EXCERPTED TEXT
• • • •

At Relevention, we use a simple message-development process that I first learned while marketing fabric softener at Procter & Gamble and gained a deeper understanding of from the book Jump Start Your Business Brain by Doug Hall.
When developing or evaluating copy for all your promotional activities, ask yourself these five questions as a way to follow the typical buying behaviour of the average consumer. We’ve included an example of the formula applied to a 30-second Tide detergent TV ad.
- NEED – What need does my target audience want fulfilled? Audience Need: 26- to 45-year-old mom wants her kids’ clothes to be clean (show kids getting grass stains).
- CLEAR BENEFIT – How does my product or service fulfill that need? Try to use only one significant, clear benefit. There will be supporting benefits, but choose the one that your audience cares about most and that you can deliver. Clear Benefit: Tide will get your clothes clean.
- REASON TO BELIEVE – Why should my target audience believe I can deliver? Communicate this through testimonials or proven results, by pointing out new technology or a product patent, etc. Reason to Believe: Tide has a patented formula that removes dirt from fabric (show close-up of the dirt lifting off the fabric).

• • • •

REQUIREMENT
Set down word for word the part of the passage on message development that opens with "When developing or" and closes with "detergent TV ad.". The records have nothing to do with the passage on message development.

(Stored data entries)
• • • •

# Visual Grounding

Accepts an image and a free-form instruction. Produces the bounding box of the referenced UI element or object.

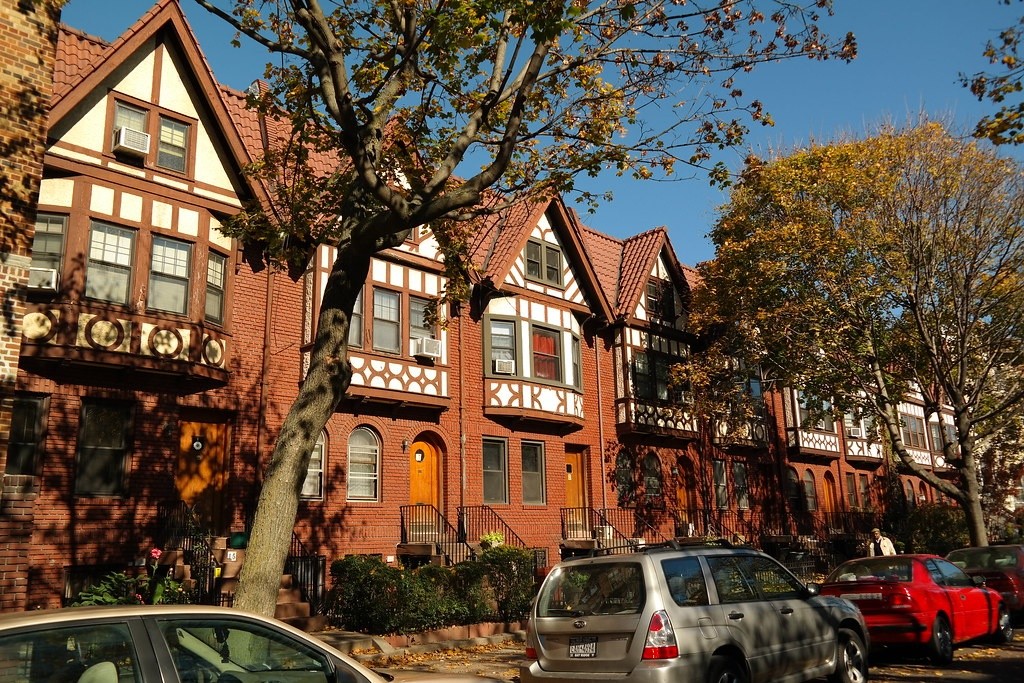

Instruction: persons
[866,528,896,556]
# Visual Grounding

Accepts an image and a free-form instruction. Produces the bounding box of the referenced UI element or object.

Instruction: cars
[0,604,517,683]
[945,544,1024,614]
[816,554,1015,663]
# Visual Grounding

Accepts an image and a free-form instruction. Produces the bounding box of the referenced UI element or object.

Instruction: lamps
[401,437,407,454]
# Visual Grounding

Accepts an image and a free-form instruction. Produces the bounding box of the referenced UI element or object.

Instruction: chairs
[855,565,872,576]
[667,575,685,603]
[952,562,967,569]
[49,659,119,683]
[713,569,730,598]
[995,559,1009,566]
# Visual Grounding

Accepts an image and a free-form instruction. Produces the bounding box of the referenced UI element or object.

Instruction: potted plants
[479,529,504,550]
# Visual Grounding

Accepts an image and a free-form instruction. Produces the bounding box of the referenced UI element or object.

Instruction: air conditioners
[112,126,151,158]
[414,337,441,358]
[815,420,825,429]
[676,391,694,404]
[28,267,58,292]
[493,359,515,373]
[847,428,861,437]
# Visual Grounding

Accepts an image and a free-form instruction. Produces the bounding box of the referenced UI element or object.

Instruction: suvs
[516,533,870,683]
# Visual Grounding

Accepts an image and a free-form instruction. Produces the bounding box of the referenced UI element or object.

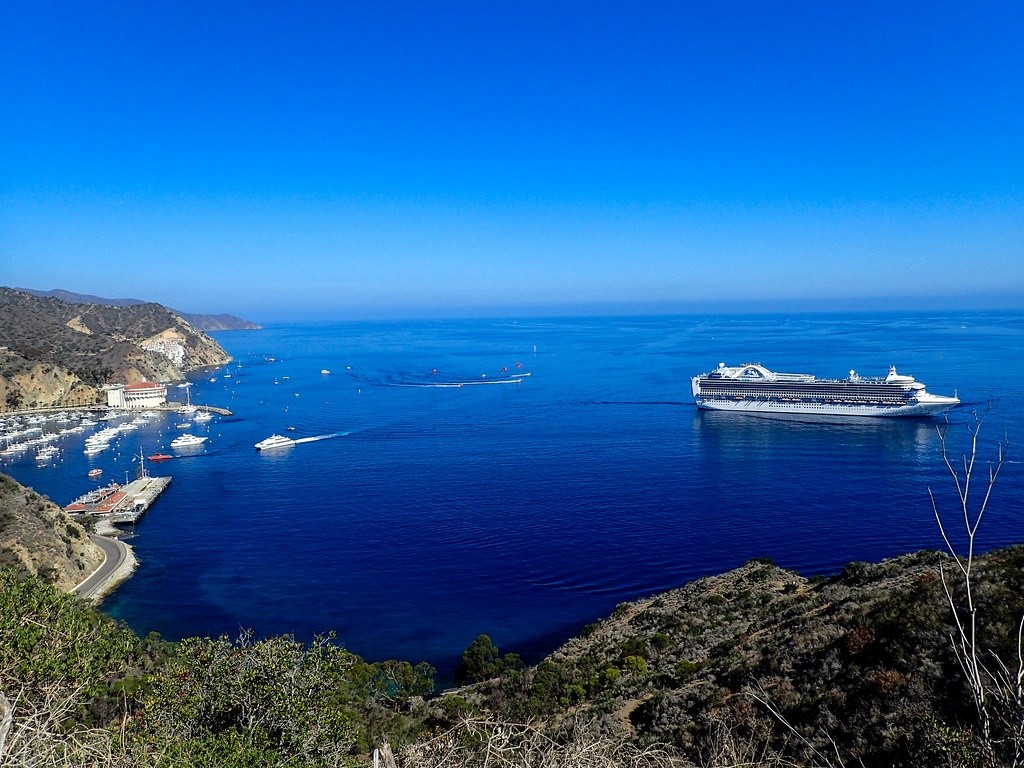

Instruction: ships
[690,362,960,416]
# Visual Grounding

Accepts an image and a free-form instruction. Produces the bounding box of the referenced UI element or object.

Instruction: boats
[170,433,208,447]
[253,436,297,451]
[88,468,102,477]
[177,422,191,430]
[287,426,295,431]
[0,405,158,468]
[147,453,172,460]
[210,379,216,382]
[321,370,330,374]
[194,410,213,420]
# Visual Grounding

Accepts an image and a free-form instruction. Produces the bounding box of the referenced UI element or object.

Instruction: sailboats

• • • •

ANSWER SPACE
When developing or evaluating copy for all your promotional activities, ask yourself these five questions as a way to follow the typical buying behaviour of the average consumer. We’ve included an example of the formula applied to a 30-second Tide detergent TV ad.